At first glance this seems almost too strange and wonderful to believe, and yet this is only the beginning of the wonders which the earthquake camera—or the seismograph (earthquake writer, as the scientists call it)—has been disclosing.

Professor Milne's Sensitive Pendulum, or Seismograph, as it Appears Enclosed in its Protecting Box.

The Sensitive Pendulum, or Seismograph, as it Appears with the Protecting Box Removed.

The earthquake professor who has worked such scientific magic is John Milne. He lives in a quaint old house in the little Isle of Wight, not far from Osborne Castle, where Queen Victoria made her home part of the year. Not long ago he was a resident of Japan and professor of seismology (the science of earthquakes) at the University of Tokio, where he made his first discoveries about earthquakes, and invented marvellously delicate machines for measuring and photographing them thousands of miles away. Professor Milne is an Englishman by birth, but, like many another of his countrymen, he has visited some of the strangest nooks and corners of the earth. He has looked for coal in Newfoundland; he has crossed the rugged hills of Iceland; he has been up and down the length of the United States; he has hunted wild pigs in Borneo; and he has been in India and China and a hundred other out-of-the-way places, to say nothing of measuring earthquakes in Japan.
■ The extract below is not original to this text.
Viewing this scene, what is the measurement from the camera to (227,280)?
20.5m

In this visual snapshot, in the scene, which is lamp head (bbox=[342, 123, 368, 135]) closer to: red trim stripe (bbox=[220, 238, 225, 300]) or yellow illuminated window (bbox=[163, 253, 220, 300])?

Professor Milne laid the foundation of his unusual career in a thorough education at King's College, London, and at the School of Mines. By fortunate chance, soon after his graduation, he met Cyrus Field, the famous American, to whom the world owes the beginnings of its present ocean cable system. He was then just twenty-one, young and raw, but plucky. He thought he was prepared for anything the world might bring him; but when Field asked him one Friday if he could sail for Newfoundland the next Tuesday, he was so taken with astonishment that he hesitated, whereupon Field leaned forward and looked at him in a way that Milne has never forgotten.

"My young friend, I suppose you have read that the world was made in six days. Now, do you mean to tell me that, if this whole world was made in six days, you can't get together the few things you need in four?"